CS Papers - BitTorrent
2 Technical Framework
2.1 Publishing Content
.torrent file contains information about the file, its length,
name, hashing information and url of a tracker. Trackers are responsible for
helping downloaders to find each other. A downloader sends information about
what file it is downloading, what port it’s listening on, and tracker responds
with a list of contact information for peers which are downloading the same
file. Downloaders use this information to find and connect to each other. To
make a file available, a ‘downloader’ which happens to have the complete file,
known as seed, must be started.
2.2 Peer Distribution
The tracker’s responsibilities are strictly limited to helping peers to find
each other. All logistical problems of file downloading are handled in the
interactions between peers. In order to keep track of which peers have what,
BitTorrent cuts files into pieces of fixed size. Each downloader reports to all
of its peers what pieces it has. To verify data integrity,
SHA1 hashes of all pieces are included in
.torrent file, and peers don’t report that they have a piece
until they’ve checked the hash. Peers continuously download pieces from all
peers which they can.
BitTorrent facilitates the pipelining by breaking pieces further into sub-pieces over the wire, typically sixteen kilobytes in size, and always keeping some number, typically five, requests pipelined at once. This will avoid a delay between pieces being sent, which is disastrous for transfer rates. The number for pipelining can be selected as a value that will reliably saturate most connections.
2.4 Piece Selection
Selecting pieces to download in a good order is very important for good performance.
2.4.1 Strict Priority
BitTorrent’s first policy for piece selection is that once a single sub-piece has been requested, the remaining sub-pieces from that particular piece are requested before sub-pieces from any other piece. This will be good for getting complete pieces as quickly as possible.
2.4.2 Rarest First
When selecting which piece to start downloading next, peers generally download pieces which the fewest of their own peers have first, a technique referred as “rarest first”. This technique does a good job of making sure that peers have pieces which all of their peers want, so uploading can be done when wanted. It also makes sure that pieces which are more common are left for later, so the likelihood that a peer which currently is offering upload will later not have anything of interest is reduced.
2.4.3 Random First Piece
An exception to rarest first is when downloading starts. At that time, the peer has nothing to upload, so it’s important to get a complete piece as quickly as possible. Rare pieces are generally present on one peer, so they would be downloaded slower than pieces which are present on multiple peers for which it is possible to download sub-pieces from different places. Until the first complete piece is assembled, pieces to download are selected at random and then strategy changes to rarest first.
2.4.4 Endgame Mode
Closer to the end of download, a peer with very slow transfer rates may delay download’s finish. To keep that from happening, once all sub-pieces which peer doesn’t have are actively being requested it sends requests for all sub-pieces to all peers. Cancels are sent for sub-pieces which arrive to keep to much bandwidth from being wasted on redundant sends.
3 Choking Algorithms
To cooperate peers upload, and to not cooperate they ‘choke’ peers. Choking is a temporary refusal to upload; it stops uploading but downloading can still happen and the connection doesn’t need to be renegotiated when choking stops. A good choking algorithm should utilize all available resources, provide reasonably consistent download rates for everyone, and be somewhat resistant to peers only downloading and not uploading.

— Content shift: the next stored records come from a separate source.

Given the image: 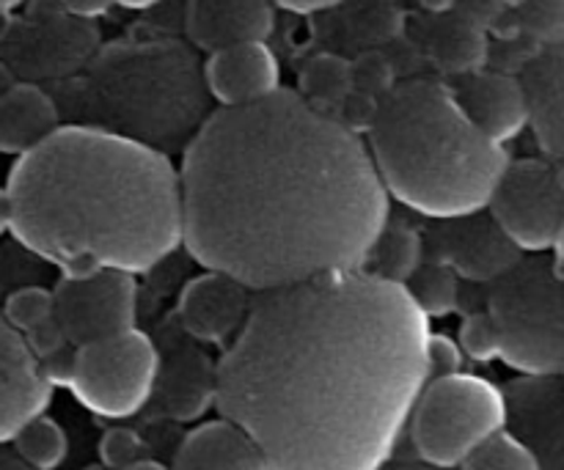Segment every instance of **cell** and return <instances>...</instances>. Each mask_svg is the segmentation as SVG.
I'll return each instance as SVG.
<instances>
[{
  "label": "cell",
  "mask_w": 564,
  "mask_h": 470,
  "mask_svg": "<svg viewBox=\"0 0 564 470\" xmlns=\"http://www.w3.org/2000/svg\"><path fill=\"white\" fill-rule=\"evenodd\" d=\"M372 253L378 256L380 264V270H375V273L394 281V284H405L408 275H413V270H416L419 256H422V245H419V237L413 231L391 229L380 234Z\"/></svg>",
  "instance_id": "cb8c5ba5"
},
{
  "label": "cell",
  "mask_w": 564,
  "mask_h": 470,
  "mask_svg": "<svg viewBox=\"0 0 564 470\" xmlns=\"http://www.w3.org/2000/svg\"><path fill=\"white\" fill-rule=\"evenodd\" d=\"M275 14L270 0H191L185 31L209 55L237 44L268 42Z\"/></svg>",
  "instance_id": "9a60e30c"
},
{
  "label": "cell",
  "mask_w": 564,
  "mask_h": 470,
  "mask_svg": "<svg viewBox=\"0 0 564 470\" xmlns=\"http://www.w3.org/2000/svg\"><path fill=\"white\" fill-rule=\"evenodd\" d=\"M9 231L64 278L147 273L182 245L180 171L165 152L86 124L58 127L11 165Z\"/></svg>",
  "instance_id": "3957f363"
},
{
  "label": "cell",
  "mask_w": 564,
  "mask_h": 470,
  "mask_svg": "<svg viewBox=\"0 0 564 470\" xmlns=\"http://www.w3.org/2000/svg\"><path fill=\"white\" fill-rule=\"evenodd\" d=\"M196 61L180 44L113 50L88 77V102L102 116L97 130L158 149L198 130L204 94Z\"/></svg>",
  "instance_id": "5b68a950"
},
{
  "label": "cell",
  "mask_w": 564,
  "mask_h": 470,
  "mask_svg": "<svg viewBox=\"0 0 564 470\" xmlns=\"http://www.w3.org/2000/svg\"><path fill=\"white\" fill-rule=\"evenodd\" d=\"M180 187L182 245L248 292L361 270L389 220L367 143L286 88L209 113Z\"/></svg>",
  "instance_id": "7a4b0ae2"
},
{
  "label": "cell",
  "mask_w": 564,
  "mask_h": 470,
  "mask_svg": "<svg viewBox=\"0 0 564 470\" xmlns=\"http://www.w3.org/2000/svg\"><path fill=\"white\" fill-rule=\"evenodd\" d=\"M11 446H14L17 460L33 470H55L64 466L66 455H69V438H66L64 427L44 413L22 424L11 438Z\"/></svg>",
  "instance_id": "ffe728a7"
},
{
  "label": "cell",
  "mask_w": 564,
  "mask_h": 470,
  "mask_svg": "<svg viewBox=\"0 0 564 470\" xmlns=\"http://www.w3.org/2000/svg\"><path fill=\"white\" fill-rule=\"evenodd\" d=\"M72 17H80V20H91V17H102L108 14L110 6L116 0H58Z\"/></svg>",
  "instance_id": "4dcf8cb0"
},
{
  "label": "cell",
  "mask_w": 564,
  "mask_h": 470,
  "mask_svg": "<svg viewBox=\"0 0 564 470\" xmlns=\"http://www.w3.org/2000/svg\"><path fill=\"white\" fill-rule=\"evenodd\" d=\"M507 400L479 374L427 380L413 402L408 433L419 460L430 468H460L485 440L505 433Z\"/></svg>",
  "instance_id": "52a82bcc"
},
{
  "label": "cell",
  "mask_w": 564,
  "mask_h": 470,
  "mask_svg": "<svg viewBox=\"0 0 564 470\" xmlns=\"http://www.w3.org/2000/svg\"><path fill=\"white\" fill-rule=\"evenodd\" d=\"M119 6H124V9H132V11H143V9H152V6H158L160 0H116Z\"/></svg>",
  "instance_id": "e575fe53"
},
{
  "label": "cell",
  "mask_w": 564,
  "mask_h": 470,
  "mask_svg": "<svg viewBox=\"0 0 564 470\" xmlns=\"http://www.w3.org/2000/svg\"><path fill=\"white\" fill-rule=\"evenodd\" d=\"M523 33L540 47L564 44V0H521L518 6Z\"/></svg>",
  "instance_id": "d4e9b609"
},
{
  "label": "cell",
  "mask_w": 564,
  "mask_h": 470,
  "mask_svg": "<svg viewBox=\"0 0 564 470\" xmlns=\"http://www.w3.org/2000/svg\"><path fill=\"white\" fill-rule=\"evenodd\" d=\"M143 440L132 429L113 427L99 440V466L108 470H124L143 460Z\"/></svg>",
  "instance_id": "83f0119b"
},
{
  "label": "cell",
  "mask_w": 564,
  "mask_h": 470,
  "mask_svg": "<svg viewBox=\"0 0 564 470\" xmlns=\"http://www.w3.org/2000/svg\"><path fill=\"white\" fill-rule=\"evenodd\" d=\"M367 132L386 196L427 218L457 220L488 209L510 165L507 149L479 132L438 80L394 83L378 99Z\"/></svg>",
  "instance_id": "277c9868"
},
{
  "label": "cell",
  "mask_w": 564,
  "mask_h": 470,
  "mask_svg": "<svg viewBox=\"0 0 564 470\" xmlns=\"http://www.w3.org/2000/svg\"><path fill=\"white\" fill-rule=\"evenodd\" d=\"M124 470H169V468L160 466V462H154V460H147V457H143V460H138L135 466H130V468H124Z\"/></svg>",
  "instance_id": "8d00e7d4"
},
{
  "label": "cell",
  "mask_w": 564,
  "mask_h": 470,
  "mask_svg": "<svg viewBox=\"0 0 564 470\" xmlns=\"http://www.w3.org/2000/svg\"><path fill=\"white\" fill-rule=\"evenodd\" d=\"M3 319L17 334L25 336L28 330L53 319V292L42 289V286H25V289L11 292L3 308Z\"/></svg>",
  "instance_id": "484cf974"
},
{
  "label": "cell",
  "mask_w": 564,
  "mask_h": 470,
  "mask_svg": "<svg viewBox=\"0 0 564 470\" xmlns=\"http://www.w3.org/2000/svg\"><path fill=\"white\" fill-rule=\"evenodd\" d=\"M460 352H466L471 361H494L499 358V336H496L494 319L488 311L468 314L460 325Z\"/></svg>",
  "instance_id": "4316f807"
},
{
  "label": "cell",
  "mask_w": 564,
  "mask_h": 470,
  "mask_svg": "<svg viewBox=\"0 0 564 470\" xmlns=\"http://www.w3.org/2000/svg\"><path fill=\"white\" fill-rule=\"evenodd\" d=\"M22 339H25L28 350L36 356L39 363L47 361V358L58 356V352L66 350V336H64V330L58 328V323H55V317L47 319V323H42L39 328L28 330Z\"/></svg>",
  "instance_id": "f546056e"
},
{
  "label": "cell",
  "mask_w": 564,
  "mask_h": 470,
  "mask_svg": "<svg viewBox=\"0 0 564 470\" xmlns=\"http://www.w3.org/2000/svg\"><path fill=\"white\" fill-rule=\"evenodd\" d=\"M0 470H33V468H28L25 462L17 460L14 455H0Z\"/></svg>",
  "instance_id": "836d02e7"
},
{
  "label": "cell",
  "mask_w": 564,
  "mask_h": 470,
  "mask_svg": "<svg viewBox=\"0 0 564 470\" xmlns=\"http://www.w3.org/2000/svg\"><path fill=\"white\" fill-rule=\"evenodd\" d=\"M248 311H251V297L246 286L215 270H204L198 278L187 281L180 297L182 328L198 341L220 345L235 339L246 325Z\"/></svg>",
  "instance_id": "5bb4252c"
},
{
  "label": "cell",
  "mask_w": 564,
  "mask_h": 470,
  "mask_svg": "<svg viewBox=\"0 0 564 470\" xmlns=\"http://www.w3.org/2000/svg\"><path fill=\"white\" fill-rule=\"evenodd\" d=\"M380 470H438V468H430V466H397V468H389V466H383Z\"/></svg>",
  "instance_id": "f35d334b"
},
{
  "label": "cell",
  "mask_w": 564,
  "mask_h": 470,
  "mask_svg": "<svg viewBox=\"0 0 564 470\" xmlns=\"http://www.w3.org/2000/svg\"><path fill=\"white\" fill-rule=\"evenodd\" d=\"M352 94V64L339 55H317L301 72V97L308 105H341Z\"/></svg>",
  "instance_id": "44dd1931"
},
{
  "label": "cell",
  "mask_w": 564,
  "mask_h": 470,
  "mask_svg": "<svg viewBox=\"0 0 564 470\" xmlns=\"http://www.w3.org/2000/svg\"><path fill=\"white\" fill-rule=\"evenodd\" d=\"M488 314L507 367L532 378L564 372V273L556 262L521 259L494 281Z\"/></svg>",
  "instance_id": "8992f818"
},
{
  "label": "cell",
  "mask_w": 564,
  "mask_h": 470,
  "mask_svg": "<svg viewBox=\"0 0 564 470\" xmlns=\"http://www.w3.org/2000/svg\"><path fill=\"white\" fill-rule=\"evenodd\" d=\"M556 168H560V174H562V179H564V165H556ZM556 267L562 270L564 273V226H562V234H560V242H556Z\"/></svg>",
  "instance_id": "d590c367"
},
{
  "label": "cell",
  "mask_w": 564,
  "mask_h": 470,
  "mask_svg": "<svg viewBox=\"0 0 564 470\" xmlns=\"http://www.w3.org/2000/svg\"><path fill=\"white\" fill-rule=\"evenodd\" d=\"M204 88L220 108H246L281 88L279 61L264 42L218 50L204 64Z\"/></svg>",
  "instance_id": "7c38bea8"
},
{
  "label": "cell",
  "mask_w": 564,
  "mask_h": 470,
  "mask_svg": "<svg viewBox=\"0 0 564 470\" xmlns=\"http://www.w3.org/2000/svg\"><path fill=\"white\" fill-rule=\"evenodd\" d=\"M11 223V207H9V196H6V187H0V234L9 231Z\"/></svg>",
  "instance_id": "d6a6232c"
},
{
  "label": "cell",
  "mask_w": 564,
  "mask_h": 470,
  "mask_svg": "<svg viewBox=\"0 0 564 470\" xmlns=\"http://www.w3.org/2000/svg\"><path fill=\"white\" fill-rule=\"evenodd\" d=\"M452 3H455V0H424V6L433 11H446Z\"/></svg>",
  "instance_id": "74e56055"
},
{
  "label": "cell",
  "mask_w": 564,
  "mask_h": 470,
  "mask_svg": "<svg viewBox=\"0 0 564 470\" xmlns=\"http://www.w3.org/2000/svg\"><path fill=\"white\" fill-rule=\"evenodd\" d=\"M88 470H108V468H102V466H94V468H88Z\"/></svg>",
  "instance_id": "60d3db41"
},
{
  "label": "cell",
  "mask_w": 564,
  "mask_h": 470,
  "mask_svg": "<svg viewBox=\"0 0 564 470\" xmlns=\"http://www.w3.org/2000/svg\"><path fill=\"white\" fill-rule=\"evenodd\" d=\"M138 284L124 270H97L83 278H61L53 289V317L66 345L83 347L135 328Z\"/></svg>",
  "instance_id": "30bf717a"
},
{
  "label": "cell",
  "mask_w": 564,
  "mask_h": 470,
  "mask_svg": "<svg viewBox=\"0 0 564 470\" xmlns=\"http://www.w3.org/2000/svg\"><path fill=\"white\" fill-rule=\"evenodd\" d=\"M463 113L474 121L479 132L505 146L529 127L527 91L516 75L505 72H468L452 88Z\"/></svg>",
  "instance_id": "4fadbf2b"
},
{
  "label": "cell",
  "mask_w": 564,
  "mask_h": 470,
  "mask_svg": "<svg viewBox=\"0 0 564 470\" xmlns=\"http://www.w3.org/2000/svg\"><path fill=\"white\" fill-rule=\"evenodd\" d=\"M160 378L154 341L141 330L75 347L64 385L86 411L99 418H130L152 400Z\"/></svg>",
  "instance_id": "ba28073f"
},
{
  "label": "cell",
  "mask_w": 564,
  "mask_h": 470,
  "mask_svg": "<svg viewBox=\"0 0 564 470\" xmlns=\"http://www.w3.org/2000/svg\"><path fill=\"white\" fill-rule=\"evenodd\" d=\"M427 341L411 289L369 270L259 292L215 367V405L270 470H380L430 380Z\"/></svg>",
  "instance_id": "6da1fadb"
},
{
  "label": "cell",
  "mask_w": 564,
  "mask_h": 470,
  "mask_svg": "<svg viewBox=\"0 0 564 470\" xmlns=\"http://www.w3.org/2000/svg\"><path fill=\"white\" fill-rule=\"evenodd\" d=\"M460 470H543L540 468L538 455L529 449L523 440H518L516 435L499 433L490 440H485Z\"/></svg>",
  "instance_id": "603a6c76"
},
{
  "label": "cell",
  "mask_w": 564,
  "mask_h": 470,
  "mask_svg": "<svg viewBox=\"0 0 564 470\" xmlns=\"http://www.w3.org/2000/svg\"><path fill=\"white\" fill-rule=\"evenodd\" d=\"M53 400V383L44 378L42 363L0 317V444H11L17 429L42 416Z\"/></svg>",
  "instance_id": "8fae6325"
},
{
  "label": "cell",
  "mask_w": 564,
  "mask_h": 470,
  "mask_svg": "<svg viewBox=\"0 0 564 470\" xmlns=\"http://www.w3.org/2000/svg\"><path fill=\"white\" fill-rule=\"evenodd\" d=\"M58 127V105L39 86L20 83L0 94V152L22 157L47 141Z\"/></svg>",
  "instance_id": "d6986e66"
},
{
  "label": "cell",
  "mask_w": 564,
  "mask_h": 470,
  "mask_svg": "<svg viewBox=\"0 0 564 470\" xmlns=\"http://www.w3.org/2000/svg\"><path fill=\"white\" fill-rule=\"evenodd\" d=\"M460 347L455 345L446 336H433L430 334L427 341V369H430V380L433 378H444V374H455L460 372Z\"/></svg>",
  "instance_id": "f1b7e54d"
},
{
  "label": "cell",
  "mask_w": 564,
  "mask_h": 470,
  "mask_svg": "<svg viewBox=\"0 0 564 470\" xmlns=\"http://www.w3.org/2000/svg\"><path fill=\"white\" fill-rule=\"evenodd\" d=\"M490 218L521 253L554 251L564 226V179L549 160H516L490 196Z\"/></svg>",
  "instance_id": "9c48e42d"
},
{
  "label": "cell",
  "mask_w": 564,
  "mask_h": 470,
  "mask_svg": "<svg viewBox=\"0 0 564 470\" xmlns=\"http://www.w3.org/2000/svg\"><path fill=\"white\" fill-rule=\"evenodd\" d=\"M435 55H438L446 69L457 72V75L477 72L485 61L482 31L466 20H455L435 39Z\"/></svg>",
  "instance_id": "7402d4cb"
},
{
  "label": "cell",
  "mask_w": 564,
  "mask_h": 470,
  "mask_svg": "<svg viewBox=\"0 0 564 470\" xmlns=\"http://www.w3.org/2000/svg\"><path fill=\"white\" fill-rule=\"evenodd\" d=\"M22 0H0V11H9V9H17Z\"/></svg>",
  "instance_id": "ab89813d"
},
{
  "label": "cell",
  "mask_w": 564,
  "mask_h": 470,
  "mask_svg": "<svg viewBox=\"0 0 564 470\" xmlns=\"http://www.w3.org/2000/svg\"><path fill=\"white\" fill-rule=\"evenodd\" d=\"M273 6H281L284 11H292V14H317V11L334 9L341 0H270Z\"/></svg>",
  "instance_id": "1f68e13d"
},
{
  "label": "cell",
  "mask_w": 564,
  "mask_h": 470,
  "mask_svg": "<svg viewBox=\"0 0 564 470\" xmlns=\"http://www.w3.org/2000/svg\"><path fill=\"white\" fill-rule=\"evenodd\" d=\"M518 80L527 91L529 127L540 152L549 163L564 165V44L540 47Z\"/></svg>",
  "instance_id": "2e32d148"
},
{
  "label": "cell",
  "mask_w": 564,
  "mask_h": 470,
  "mask_svg": "<svg viewBox=\"0 0 564 470\" xmlns=\"http://www.w3.org/2000/svg\"><path fill=\"white\" fill-rule=\"evenodd\" d=\"M449 223L446 256H449L452 267L466 278L494 284L523 259L516 242L496 226L494 218L468 215V218L449 220Z\"/></svg>",
  "instance_id": "e0dca14e"
},
{
  "label": "cell",
  "mask_w": 564,
  "mask_h": 470,
  "mask_svg": "<svg viewBox=\"0 0 564 470\" xmlns=\"http://www.w3.org/2000/svg\"><path fill=\"white\" fill-rule=\"evenodd\" d=\"M171 470H270V466L246 429L218 418L185 435Z\"/></svg>",
  "instance_id": "ac0fdd59"
}]
</instances>
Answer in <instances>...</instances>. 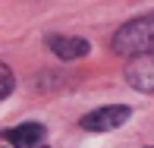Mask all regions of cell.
<instances>
[{
	"instance_id": "obj_1",
	"label": "cell",
	"mask_w": 154,
	"mask_h": 148,
	"mask_svg": "<svg viewBox=\"0 0 154 148\" xmlns=\"http://www.w3.org/2000/svg\"><path fill=\"white\" fill-rule=\"evenodd\" d=\"M110 47H113L120 57H129V60L154 54V13L120 25L116 35H113V41H110Z\"/></svg>"
},
{
	"instance_id": "obj_2",
	"label": "cell",
	"mask_w": 154,
	"mask_h": 148,
	"mask_svg": "<svg viewBox=\"0 0 154 148\" xmlns=\"http://www.w3.org/2000/svg\"><path fill=\"white\" fill-rule=\"evenodd\" d=\"M129 117H132V110L126 104H107V107H97L91 114H85L79 120V126L88 132H110V129H120Z\"/></svg>"
},
{
	"instance_id": "obj_3",
	"label": "cell",
	"mask_w": 154,
	"mask_h": 148,
	"mask_svg": "<svg viewBox=\"0 0 154 148\" xmlns=\"http://www.w3.org/2000/svg\"><path fill=\"white\" fill-rule=\"evenodd\" d=\"M126 82H129L135 91L154 95V54L135 57V63H129V66H126Z\"/></svg>"
},
{
	"instance_id": "obj_4",
	"label": "cell",
	"mask_w": 154,
	"mask_h": 148,
	"mask_svg": "<svg viewBox=\"0 0 154 148\" xmlns=\"http://www.w3.org/2000/svg\"><path fill=\"white\" fill-rule=\"evenodd\" d=\"M47 47H51L60 60H66V63L85 57V54L91 51V44H88L85 38H75V35H47Z\"/></svg>"
},
{
	"instance_id": "obj_5",
	"label": "cell",
	"mask_w": 154,
	"mask_h": 148,
	"mask_svg": "<svg viewBox=\"0 0 154 148\" xmlns=\"http://www.w3.org/2000/svg\"><path fill=\"white\" fill-rule=\"evenodd\" d=\"M44 126L41 123H22V126H13V129L3 132V139L10 142L13 148H38L41 139H44Z\"/></svg>"
},
{
	"instance_id": "obj_6",
	"label": "cell",
	"mask_w": 154,
	"mask_h": 148,
	"mask_svg": "<svg viewBox=\"0 0 154 148\" xmlns=\"http://www.w3.org/2000/svg\"><path fill=\"white\" fill-rule=\"evenodd\" d=\"M0 73H3V91H0V95L10 98V95H13V73H10V66H6V63L0 66Z\"/></svg>"
},
{
	"instance_id": "obj_7",
	"label": "cell",
	"mask_w": 154,
	"mask_h": 148,
	"mask_svg": "<svg viewBox=\"0 0 154 148\" xmlns=\"http://www.w3.org/2000/svg\"><path fill=\"white\" fill-rule=\"evenodd\" d=\"M6 148H13V145H10V142H6Z\"/></svg>"
},
{
	"instance_id": "obj_8",
	"label": "cell",
	"mask_w": 154,
	"mask_h": 148,
	"mask_svg": "<svg viewBox=\"0 0 154 148\" xmlns=\"http://www.w3.org/2000/svg\"><path fill=\"white\" fill-rule=\"evenodd\" d=\"M38 148H47V145H38Z\"/></svg>"
}]
</instances>
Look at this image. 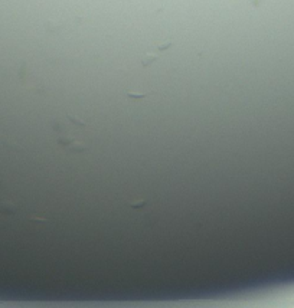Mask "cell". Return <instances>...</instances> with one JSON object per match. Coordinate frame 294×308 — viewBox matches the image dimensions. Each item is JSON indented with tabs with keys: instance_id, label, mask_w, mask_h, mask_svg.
<instances>
[{
	"instance_id": "6da1fadb",
	"label": "cell",
	"mask_w": 294,
	"mask_h": 308,
	"mask_svg": "<svg viewBox=\"0 0 294 308\" xmlns=\"http://www.w3.org/2000/svg\"><path fill=\"white\" fill-rule=\"evenodd\" d=\"M56 140H58L59 144L68 147L72 153H81V151H85V150L88 148V146L84 144L81 140H78V138H75V137H71V135H68V134H61V133H58V138H56Z\"/></svg>"
},
{
	"instance_id": "7a4b0ae2",
	"label": "cell",
	"mask_w": 294,
	"mask_h": 308,
	"mask_svg": "<svg viewBox=\"0 0 294 308\" xmlns=\"http://www.w3.org/2000/svg\"><path fill=\"white\" fill-rule=\"evenodd\" d=\"M157 59V55L156 53H147V55H144L143 56V59H141V65L143 66H150L154 61Z\"/></svg>"
},
{
	"instance_id": "3957f363",
	"label": "cell",
	"mask_w": 294,
	"mask_h": 308,
	"mask_svg": "<svg viewBox=\"0 0 294 308\" xmlns=\"http://www.w3.org/2000/svg\"><path fill=\"white\" fill-rule=\"evenodd\" d=\"M147 204V202L146 200H143V199H140V200H134V202H130L128 203V206L131 207V209H141V207H144Z\"/></svg>"
},
{
	"instance_id": "277c9868",
	"label": "cell",
	"mask_w": 294,
	"mask_h": 308,
	"mask_svg": "<svg viewBox=\"0 0 294 308\" xmlns=\"http://www.w3.org/2000/svg\"><path fill=\"white\" fill-rule=\"evenodd\" d=\"M66 118H68V121L69 122H72L74 125H82V127H85L86 125V122L85 121H82V119H80V118H75V117H72V115H66Z\"/></svg>"
},
{
	"instance_id": "5b68a950",
	"label": "cell",
	"mask_w": 294,
	"mask_h": 308,
	"mask_svg": "<svg viewBox=\"0 0 294 308\" xmlns=\"http://www.w3.org/2000/svg\"><path fill=\"white\" fill-rule=\"evenodd\" d=\"M127 95H128V98H144V97H146V94H140V92H131V91H128V92H127Z\"/></svg>"
},
{
	"instance_id": "8992f818",
	"label": "cell",
	"mask_w": 294,
	"mask_h": 308,
	"mask_svg": "<svg viewBox=\"0 0 294 308\" xmlns=\"http://www.w3.org/2000/svg\"><path fill=\"white\" fill-rule=\"evenodd\" d=\"M172 46V40H166L165 43H162V45H159L157 48H159V50H166V49H169Z\"/></svg>"
}]
</instances>
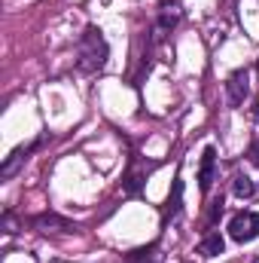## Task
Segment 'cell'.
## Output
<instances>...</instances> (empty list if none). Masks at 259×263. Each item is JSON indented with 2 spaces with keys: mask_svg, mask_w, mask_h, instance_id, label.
Segmentation results:
<instances>
[{
  "mask_svg": "<svg viewBox=\"0 0 259 263\" xmlns=\"http://www.w3.org/2000/svg\"><path fill=\"white\" fill-rule=\"evenodd\" d=\"M110 59V43L104 37V31L98 25H89L79 37V46H76V67L82 73H95L107 65Z\"/></svg>",
  "mask_w": 259,
  "mask_h": 263,
  "instance_id": "obj_1",
  "label": "cell"
},
{
  "mask_svg": "<svg viewBox=\"0 0 259 263\" xmlns=\"http://www.w3.org/2000/svg\"><path fill=\"white\" fill-rule=\"evenodd\" d=\"M229 236L241 245L259 239V214L256 211H238L232 220H229Z\"/></svg>",
  "mask_w": 259,
  "mask_h": 263,
  "instance_id": "obj_2",
  "label": "cell"
},
{
  "mask_svg": "<svg viewBox=\"0 0 259 263\" xmlns=\"http://www.w3.org/2000/svg\"><path fill=\"white\" fill-rule=\"evenodd\" d=\"M247 92H250V70H244V67H238L235 73H229V80H226V95H229V104H244V98H247Z\"/></svg>",
  "mask_w": 259,
  "mask_h": 263,
  "instance_id": "obj_3",
  "label": "cell"
},
{
  "mask_svg": "<svg viewBox=\"0 0 259 263\" xmlns=\"http://www.w3.org/2000/svg\"><path fill=\"white\" fill-rule=\"evenodd\" d=\"M31 227H34V230H43V233H49V230H52V233H76V223H70L67 217L52 214V211L31 217Z\"/></svg>",
  "mask_w": 259,
  "mask_h": 263,
  "instance_id": "obj_4",
  "label": "cell"
},
{
  "mask_svg": "<svg viewBox=\"0 0 259 263\" xmlns=\"http://www.w3.org/2000/svg\"><path fill=\"white\" fill-rule=\"evenodd\" d=\"M213 175H217V150H213V147H204V150H201V165H198V190H201V193L210 190Z\"/></svg>",
  "mask_w": 259,
  "mask_h": 263,
  "instance_id": "obj_5",
  "label": "cell"
},
{
  "mask_svg": "<svg viewBox=\"0 0 259 263\" xmlns=\"http://www.w3.org/2000/svg\"><path fill=\"white\" fill-rule=\"evenodd\" d=\"M40 144H43V138H37V141H34V144H28V147H15V150H12V153L6 156V162L0 165V175H3V178H12V175L18 172V165H21V162L28 159V153H34V150H37Z\"/></svg>",
  "mask_w": 259,
  "mask_h": 263,
  "instance_id": "obj_6",
  "label": "cell"
},
{
  "mask_svg": "<svg viewBox=\"0 0 259 263\" xmlns=\"http://www.w3.org/2000/svg\"><path fill=\"white\" fill-rule=\"evenodd\" d=\"M226 251V239L220 236V233H207L201 242H198V254H204V257H220Z\"/></svg>",
  "mask_w": 259,
  "mask_h": 263,
  "instance_id": "obj_7",
  "label": "cell"
},
{
  "mask_svg": "<svg viewBox=\"0 0 259 263\" xmlns=\"http://www.w3.org/2000/svg\"><path fill=\"white\" fill-rule=\"evenodd\" d=\"M180 208H183V181H180V175L174 178V187H171V196H168V208H165V220L171 217H177L180 214Z\"/></svg>",
  "mask_w": 259,
  "mask_h": 263,
  "instance_id": "obj_8",
  "label": "cell"
},
{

3.2 BitTorrent’s Choking Algortihm
Each BitTorrent peer always unchokes a fixed number of other peers (default is four), so the issue becomes which peers to unchoke. Decisions as to which peers to unchoke are based strictly on current download rate. Calculating current download rate meaningfully is a surprisingly difficult problem; the current implementation essentially uses a rolling 20-second average. BitTorrent peers recalculate who they want to choke once every ten seconds, and then leave the situation as is until the next ten seconds period is up.
3.3 Optimistic Unchoking
Simply uploading to the peers which provide the best download rate would suffer from having no method of discovering if currently unused connections are better than the ones being used. To fix this, at all times a BitTorrent peer has a single ‘optimistic unchoke’ which is unchoked regardless of the current download rate from it. Which peer is the optimistic unchoke is rotated every third rechoke period (30 seconds).
Occasionally a BitTorrent peer will be choked by all peers which it was formerly downloading from. In such cases it will usually continue to get poor download rates until the optimistic unchoke finds better peers. Therefore, if over a minute goes by without getting a single piece from a particular peer, BitTorrent assumes it is ‘snubbed’ by that peer and doesn’t upload to it except as an optimistic unchoke.
3.5 Upload Only
Once a peer is done downloading, it no longer has useful download rates to decide which peers to upload to. The current implementation then switches to preferring peers which it has better upload rates to, which does a decent job of utilizing all available upload capacity and preferring peers which no one else happens to be uploading to at the moment.